• TASK REQUIREMENTS
Filter the entries below, keeping only lines with "females".

• LISTED ENTRIES
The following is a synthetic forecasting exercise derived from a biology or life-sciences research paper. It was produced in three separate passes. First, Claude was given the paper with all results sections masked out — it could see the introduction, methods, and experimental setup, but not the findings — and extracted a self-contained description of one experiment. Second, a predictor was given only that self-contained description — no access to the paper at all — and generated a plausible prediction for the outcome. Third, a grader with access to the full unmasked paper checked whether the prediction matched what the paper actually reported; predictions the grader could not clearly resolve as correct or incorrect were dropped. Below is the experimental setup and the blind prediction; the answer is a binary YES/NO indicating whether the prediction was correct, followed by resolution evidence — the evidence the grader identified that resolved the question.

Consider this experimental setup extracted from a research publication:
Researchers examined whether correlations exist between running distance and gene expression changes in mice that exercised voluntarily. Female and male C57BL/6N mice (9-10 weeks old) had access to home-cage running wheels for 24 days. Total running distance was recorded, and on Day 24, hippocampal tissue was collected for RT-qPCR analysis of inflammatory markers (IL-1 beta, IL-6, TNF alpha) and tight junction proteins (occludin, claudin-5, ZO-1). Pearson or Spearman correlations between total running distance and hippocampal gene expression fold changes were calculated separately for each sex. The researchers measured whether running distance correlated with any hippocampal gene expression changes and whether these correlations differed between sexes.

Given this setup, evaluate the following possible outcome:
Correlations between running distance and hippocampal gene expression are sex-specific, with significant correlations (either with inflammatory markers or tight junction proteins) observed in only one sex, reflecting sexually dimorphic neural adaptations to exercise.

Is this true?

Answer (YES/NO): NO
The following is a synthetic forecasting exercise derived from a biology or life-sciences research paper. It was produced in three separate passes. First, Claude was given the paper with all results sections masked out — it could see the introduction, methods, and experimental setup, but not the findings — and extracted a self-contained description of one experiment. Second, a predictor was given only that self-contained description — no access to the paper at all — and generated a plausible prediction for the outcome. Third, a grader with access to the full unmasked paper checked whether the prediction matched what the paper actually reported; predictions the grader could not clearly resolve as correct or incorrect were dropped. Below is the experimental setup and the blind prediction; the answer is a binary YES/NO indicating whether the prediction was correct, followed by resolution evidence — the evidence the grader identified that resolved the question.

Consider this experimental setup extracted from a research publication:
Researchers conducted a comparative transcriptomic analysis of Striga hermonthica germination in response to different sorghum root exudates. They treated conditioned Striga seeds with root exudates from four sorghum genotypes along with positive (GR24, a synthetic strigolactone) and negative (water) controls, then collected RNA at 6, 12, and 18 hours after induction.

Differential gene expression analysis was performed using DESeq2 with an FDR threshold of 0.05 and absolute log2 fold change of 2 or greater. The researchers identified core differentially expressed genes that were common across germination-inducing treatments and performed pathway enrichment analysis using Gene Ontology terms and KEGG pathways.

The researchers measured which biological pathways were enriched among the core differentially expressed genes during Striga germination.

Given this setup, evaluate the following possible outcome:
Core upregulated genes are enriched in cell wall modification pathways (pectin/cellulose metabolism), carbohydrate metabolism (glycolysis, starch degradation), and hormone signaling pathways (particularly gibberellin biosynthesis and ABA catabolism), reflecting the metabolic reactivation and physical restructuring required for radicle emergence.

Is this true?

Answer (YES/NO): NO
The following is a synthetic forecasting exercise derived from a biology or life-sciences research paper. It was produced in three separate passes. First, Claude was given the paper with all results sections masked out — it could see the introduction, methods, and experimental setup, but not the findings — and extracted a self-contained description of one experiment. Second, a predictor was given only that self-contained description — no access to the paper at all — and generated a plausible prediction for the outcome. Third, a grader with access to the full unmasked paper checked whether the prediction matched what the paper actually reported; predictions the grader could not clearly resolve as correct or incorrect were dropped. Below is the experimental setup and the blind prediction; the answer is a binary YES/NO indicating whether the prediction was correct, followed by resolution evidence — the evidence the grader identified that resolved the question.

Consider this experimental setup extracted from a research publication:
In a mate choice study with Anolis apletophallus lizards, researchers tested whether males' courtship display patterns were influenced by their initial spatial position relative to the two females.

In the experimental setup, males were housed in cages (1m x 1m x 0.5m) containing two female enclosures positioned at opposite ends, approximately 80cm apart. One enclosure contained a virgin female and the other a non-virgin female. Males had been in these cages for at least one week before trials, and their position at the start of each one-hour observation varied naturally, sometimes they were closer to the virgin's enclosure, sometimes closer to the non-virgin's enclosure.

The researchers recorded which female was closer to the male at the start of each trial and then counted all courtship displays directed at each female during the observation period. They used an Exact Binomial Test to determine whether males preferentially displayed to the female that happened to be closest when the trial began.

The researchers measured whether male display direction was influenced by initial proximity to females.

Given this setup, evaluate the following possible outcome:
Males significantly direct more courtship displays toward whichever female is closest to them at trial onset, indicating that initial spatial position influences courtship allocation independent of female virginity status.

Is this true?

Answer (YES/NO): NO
---
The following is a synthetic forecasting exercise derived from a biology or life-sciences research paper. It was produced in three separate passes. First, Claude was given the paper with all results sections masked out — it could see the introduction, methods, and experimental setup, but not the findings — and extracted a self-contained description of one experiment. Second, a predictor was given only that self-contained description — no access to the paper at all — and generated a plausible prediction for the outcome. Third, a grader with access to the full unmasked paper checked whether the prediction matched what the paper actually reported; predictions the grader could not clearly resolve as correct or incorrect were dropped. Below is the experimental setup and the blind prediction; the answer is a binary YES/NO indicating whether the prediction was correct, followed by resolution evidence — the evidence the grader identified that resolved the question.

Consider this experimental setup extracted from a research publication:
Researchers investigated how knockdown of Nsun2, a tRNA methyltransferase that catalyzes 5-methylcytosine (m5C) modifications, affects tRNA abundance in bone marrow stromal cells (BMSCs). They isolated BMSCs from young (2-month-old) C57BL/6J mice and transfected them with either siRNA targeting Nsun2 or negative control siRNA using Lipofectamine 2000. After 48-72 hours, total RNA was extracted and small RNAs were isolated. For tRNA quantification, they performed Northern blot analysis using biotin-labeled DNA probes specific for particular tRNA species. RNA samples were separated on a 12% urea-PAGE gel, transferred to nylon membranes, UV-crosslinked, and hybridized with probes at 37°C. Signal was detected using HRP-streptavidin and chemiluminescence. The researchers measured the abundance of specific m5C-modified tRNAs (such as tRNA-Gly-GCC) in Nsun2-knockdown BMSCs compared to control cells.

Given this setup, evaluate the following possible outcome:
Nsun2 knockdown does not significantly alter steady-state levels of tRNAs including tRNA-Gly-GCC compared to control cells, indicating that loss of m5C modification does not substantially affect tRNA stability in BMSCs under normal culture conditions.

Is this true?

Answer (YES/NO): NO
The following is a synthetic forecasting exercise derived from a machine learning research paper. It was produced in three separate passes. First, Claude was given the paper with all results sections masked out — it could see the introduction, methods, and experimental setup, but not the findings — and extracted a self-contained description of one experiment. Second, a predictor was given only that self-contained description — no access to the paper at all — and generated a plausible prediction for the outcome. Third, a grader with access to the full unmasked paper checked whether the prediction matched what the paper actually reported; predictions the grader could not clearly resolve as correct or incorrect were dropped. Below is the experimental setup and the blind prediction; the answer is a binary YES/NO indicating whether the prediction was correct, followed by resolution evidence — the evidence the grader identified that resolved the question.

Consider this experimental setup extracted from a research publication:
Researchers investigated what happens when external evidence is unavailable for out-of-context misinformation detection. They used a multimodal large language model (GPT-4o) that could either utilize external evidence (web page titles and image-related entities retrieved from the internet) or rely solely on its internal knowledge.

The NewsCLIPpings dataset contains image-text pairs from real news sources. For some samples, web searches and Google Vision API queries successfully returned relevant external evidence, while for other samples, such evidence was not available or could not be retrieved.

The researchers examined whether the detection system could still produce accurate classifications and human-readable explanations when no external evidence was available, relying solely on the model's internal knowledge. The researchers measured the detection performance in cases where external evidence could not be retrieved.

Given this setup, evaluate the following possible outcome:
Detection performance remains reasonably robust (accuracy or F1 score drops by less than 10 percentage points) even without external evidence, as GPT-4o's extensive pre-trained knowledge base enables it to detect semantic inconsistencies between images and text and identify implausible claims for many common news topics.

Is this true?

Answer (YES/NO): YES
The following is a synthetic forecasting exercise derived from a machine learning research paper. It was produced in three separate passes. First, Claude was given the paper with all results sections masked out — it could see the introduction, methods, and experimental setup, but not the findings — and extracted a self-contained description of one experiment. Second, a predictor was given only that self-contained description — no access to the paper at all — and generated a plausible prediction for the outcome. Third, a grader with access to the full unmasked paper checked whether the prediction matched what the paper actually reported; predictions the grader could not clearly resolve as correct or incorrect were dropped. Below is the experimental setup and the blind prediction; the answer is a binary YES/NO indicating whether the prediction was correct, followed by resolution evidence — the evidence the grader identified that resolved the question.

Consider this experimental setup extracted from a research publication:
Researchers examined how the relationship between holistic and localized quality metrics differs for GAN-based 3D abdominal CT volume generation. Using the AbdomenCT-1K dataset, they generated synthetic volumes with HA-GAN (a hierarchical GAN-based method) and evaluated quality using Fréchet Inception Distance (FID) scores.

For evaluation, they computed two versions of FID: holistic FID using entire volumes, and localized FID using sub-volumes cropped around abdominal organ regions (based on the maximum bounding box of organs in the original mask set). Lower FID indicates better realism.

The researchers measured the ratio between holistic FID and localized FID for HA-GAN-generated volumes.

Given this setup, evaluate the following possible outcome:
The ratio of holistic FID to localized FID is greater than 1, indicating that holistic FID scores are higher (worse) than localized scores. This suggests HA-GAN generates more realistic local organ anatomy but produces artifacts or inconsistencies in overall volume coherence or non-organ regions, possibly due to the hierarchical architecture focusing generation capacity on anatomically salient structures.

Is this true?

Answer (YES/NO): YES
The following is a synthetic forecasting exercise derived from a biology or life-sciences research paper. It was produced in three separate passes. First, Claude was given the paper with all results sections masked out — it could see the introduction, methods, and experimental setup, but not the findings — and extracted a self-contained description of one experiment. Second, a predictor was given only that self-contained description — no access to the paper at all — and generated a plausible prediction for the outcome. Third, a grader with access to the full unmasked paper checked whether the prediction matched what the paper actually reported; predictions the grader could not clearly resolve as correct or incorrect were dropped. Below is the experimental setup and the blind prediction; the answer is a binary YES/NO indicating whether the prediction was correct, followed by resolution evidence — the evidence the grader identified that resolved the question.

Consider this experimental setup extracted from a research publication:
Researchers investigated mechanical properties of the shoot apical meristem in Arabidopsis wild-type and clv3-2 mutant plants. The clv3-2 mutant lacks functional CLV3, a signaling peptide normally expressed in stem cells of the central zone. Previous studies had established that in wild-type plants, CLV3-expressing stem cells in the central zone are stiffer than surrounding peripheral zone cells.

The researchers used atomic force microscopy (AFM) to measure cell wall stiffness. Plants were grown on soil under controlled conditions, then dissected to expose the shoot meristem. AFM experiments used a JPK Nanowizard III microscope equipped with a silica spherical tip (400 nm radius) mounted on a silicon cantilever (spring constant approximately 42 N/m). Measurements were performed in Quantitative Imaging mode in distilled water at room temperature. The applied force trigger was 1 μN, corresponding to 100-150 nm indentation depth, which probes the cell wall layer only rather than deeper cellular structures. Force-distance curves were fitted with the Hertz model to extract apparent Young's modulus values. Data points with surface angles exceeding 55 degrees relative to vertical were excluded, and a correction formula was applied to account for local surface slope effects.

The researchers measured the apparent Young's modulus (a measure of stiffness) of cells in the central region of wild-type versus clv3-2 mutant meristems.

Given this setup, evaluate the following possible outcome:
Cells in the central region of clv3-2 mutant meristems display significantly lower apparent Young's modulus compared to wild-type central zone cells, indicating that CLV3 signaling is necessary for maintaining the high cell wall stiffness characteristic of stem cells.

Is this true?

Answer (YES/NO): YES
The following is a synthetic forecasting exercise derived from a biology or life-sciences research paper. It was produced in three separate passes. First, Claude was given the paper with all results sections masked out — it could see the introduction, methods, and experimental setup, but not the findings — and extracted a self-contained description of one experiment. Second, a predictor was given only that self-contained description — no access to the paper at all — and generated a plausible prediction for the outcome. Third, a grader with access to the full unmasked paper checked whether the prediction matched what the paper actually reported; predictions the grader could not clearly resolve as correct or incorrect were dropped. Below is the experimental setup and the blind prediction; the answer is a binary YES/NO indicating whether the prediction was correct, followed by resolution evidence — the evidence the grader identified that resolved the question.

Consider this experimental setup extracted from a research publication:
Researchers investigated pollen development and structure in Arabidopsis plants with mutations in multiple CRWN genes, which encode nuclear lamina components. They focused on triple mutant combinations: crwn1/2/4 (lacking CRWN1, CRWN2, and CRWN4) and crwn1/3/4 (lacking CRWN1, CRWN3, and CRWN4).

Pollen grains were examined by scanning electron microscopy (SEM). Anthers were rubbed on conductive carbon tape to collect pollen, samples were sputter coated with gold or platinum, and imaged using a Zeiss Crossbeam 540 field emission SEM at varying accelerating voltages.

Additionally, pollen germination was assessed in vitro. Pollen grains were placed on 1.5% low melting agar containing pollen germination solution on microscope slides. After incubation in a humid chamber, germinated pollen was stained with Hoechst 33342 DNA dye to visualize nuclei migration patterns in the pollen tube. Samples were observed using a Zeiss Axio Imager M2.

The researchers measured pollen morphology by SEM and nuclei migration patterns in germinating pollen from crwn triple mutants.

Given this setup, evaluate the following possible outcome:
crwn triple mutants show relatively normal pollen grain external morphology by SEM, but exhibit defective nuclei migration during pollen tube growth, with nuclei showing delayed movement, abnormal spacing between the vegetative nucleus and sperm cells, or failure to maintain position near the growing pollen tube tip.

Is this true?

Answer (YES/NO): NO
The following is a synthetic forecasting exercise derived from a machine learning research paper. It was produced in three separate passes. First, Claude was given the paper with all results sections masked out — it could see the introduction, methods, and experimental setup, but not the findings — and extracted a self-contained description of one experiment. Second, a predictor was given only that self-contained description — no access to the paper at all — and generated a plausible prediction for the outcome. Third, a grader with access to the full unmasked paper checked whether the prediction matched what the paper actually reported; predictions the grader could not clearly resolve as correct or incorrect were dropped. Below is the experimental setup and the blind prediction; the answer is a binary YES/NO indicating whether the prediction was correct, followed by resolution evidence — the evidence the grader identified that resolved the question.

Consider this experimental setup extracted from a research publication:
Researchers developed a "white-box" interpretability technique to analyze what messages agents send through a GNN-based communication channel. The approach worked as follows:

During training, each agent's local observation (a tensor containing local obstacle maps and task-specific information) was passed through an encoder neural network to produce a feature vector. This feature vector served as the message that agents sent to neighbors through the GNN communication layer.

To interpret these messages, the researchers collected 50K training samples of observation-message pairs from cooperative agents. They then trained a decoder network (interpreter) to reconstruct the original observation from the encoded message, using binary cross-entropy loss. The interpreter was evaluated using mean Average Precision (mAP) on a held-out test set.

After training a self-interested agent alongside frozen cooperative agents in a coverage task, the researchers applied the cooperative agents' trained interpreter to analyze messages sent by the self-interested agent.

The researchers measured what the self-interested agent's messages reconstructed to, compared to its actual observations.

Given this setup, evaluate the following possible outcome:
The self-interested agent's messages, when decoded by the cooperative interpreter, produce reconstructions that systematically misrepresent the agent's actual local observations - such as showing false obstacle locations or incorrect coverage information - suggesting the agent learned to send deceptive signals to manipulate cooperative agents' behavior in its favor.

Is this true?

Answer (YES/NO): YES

• EXERCISE OUTPUT
In a mate choice study with Anolis apletophallus lizards, researchers tested whether males' courtship display patterns were influenced by their initial spatial position relative to the two females.
The researchers measured whether male display direction was influenced by initial proximity to females.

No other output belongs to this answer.